For estimated times, the only useful data is the time to completion, e.g. 24 minutes. But this changes frequently; a better idea for long-style progress indicators is to display the time of completion, e.g. that it will finish at 3:00 PM today. Calendars are better than ETA's because they let us plan in advance and think about all of life's routines as opposed to the task at hand. There's some debate over whether a clock time is shorter. In practice, estimates will be inexact, and you'll need a confidence interval. So far I haven't seen anybody implement progress estimation using anything approaching statistics... It's really the only way to display time; the progress bar is useless, because it only shows how much time the user has sunk in already. Even in an early study on progress bars, the suggestion is made to display a simple time estimate instead of a progress bar.

Technology hijacks people's minds; is watching a progress bar tick really the best use of their time? Optimizing for software satisfaction leads to hidden costs in other areas of life.

Corroborating evidence comes from a study of keyboard vs mouse: the mouse was easy to use and was objectively faster, but, due to its low cerebral engagement, was rated poorly by users. On the other hand, the keyboard required remembering complex shortcuts, which took significant cognitive processing. But this time was ignored in subjective evaluations, resulting in users thinking that the keyboard was faster. User satisfaction would be optimized by keyboards. But user productivity would be optimized by mice. But, only in the short term; more recent studies suggest that, with experience, keyboard shortcuts are faster than the mouse. So the choice is best phrased as an investment decision: spend more time now for a better memory later, or walk away quickly and cut your losses.

Obviously, if the software will take several days to complete, it is pretty much impossible to remain engaged and you should always switch tasks. Similarly if it's below the threshold 0.1 seconds then maintaining flow is paramount. But in between, we enter a much more complex world than a simple progress indicator. Questions like: How should users spend their attention? Is frequent task-switching a good idea?

Model for why spinners reduce attention span:

• the animated spinning engages the user's attention
• the default-mode network is thus less active, fires less often, and so it feels as if not much time has passed
• the timing from the motor network fires more often to track the on-screen activity

A solution for semi-autonomous vehicles

Today, there are many discussions around self-driving cars and whether they can be trusted to take over from people. Although researchers are working hard to change this question into the reverse ("Why should humans drive when the computers do it so much better?"), there will (probably) always be a need for manual driving; for example, the car would have to be driven by hand to the repair shop when an important sensor breaks.

The problem, of course, is that if the car is doing most of the driving, then humans will be unprepared for the rare occurrence when it does not. The most fanciful depiction of this is probably the Disney movie WALL-E; the humans have retreated to self-driving floating armchairs, and barely even recall how to walk. As shown in that movie, though, the situation is unstable; if the systems stop working, which in WALL-E's case was as simple as a new robot bumping into one of the chairs, humans are adaptable enough to learn complex control systems on-the-fly and take back control.

But, of course, it is possible that humans could be injured or killed in this (re)learning process. For the most part, this has been worked around; e.g. car companies designed safety features such as seatbelts and airbags into their cars. But these are not sufficient; there are still many non-fatal injuries, and unlike with bumper cars, real cars cost a lot of money to fix when they crash into each other (exactly why this is so is up for debate).
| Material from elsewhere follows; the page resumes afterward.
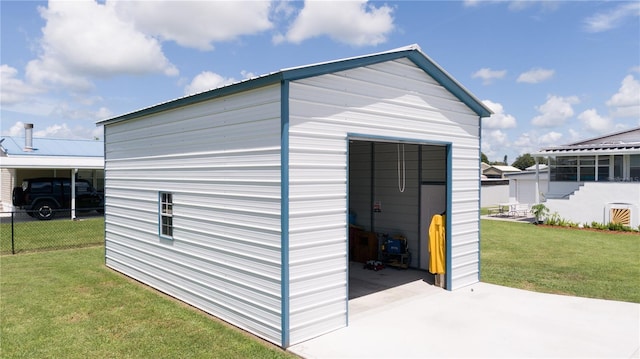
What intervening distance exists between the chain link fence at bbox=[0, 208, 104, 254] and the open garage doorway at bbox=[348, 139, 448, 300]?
8.16 m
So, I present the solution: video games; in particular, car racing games. Supposing that, in an autonomous car, the controls will be disconnected, this frees them up to be used for other purposes. By adding transparent LCD screens to all the windows and utilizing the already-present sound system and computer, a decent video game can be made even better through an immersive in-car experience. Furthermore, since it utilizes the existing car controls and view mechanisms, it ensures that the driver is well-acquainted with what to do in case of manual control.

Existing car games are already headed in this direction; dedicated vehicle gamers have a custom steering wheel, electronic pedals, and even a stick shift, for those who like manuals.

It seems simple enough; why drive your boring, slow routine route when instead you could be racing down the freeway, narrowly avoiding the flaming wrecks of other cars and dodging the oncoming fire of a police helicopter? Considering the level of skill required by these video games, transferring to manual control will be a piece of cake; for those who have things to do besides play racing games, a few minutes a day would likely be sufficient to maintain the necessary skill level.

As usual, I have no clue to why this hasn't happened; a similar system could easily be built for pilots, who already do very little manual flying. Instead, though, plane crashes continue to happen, primarily due to pilot error, while those pilots who actually do bother to play airplane simulator games, and then go on to use those skills to recover from unexpected events in their day-to-day flying, are lauded as heroes who went above and beyond their job description.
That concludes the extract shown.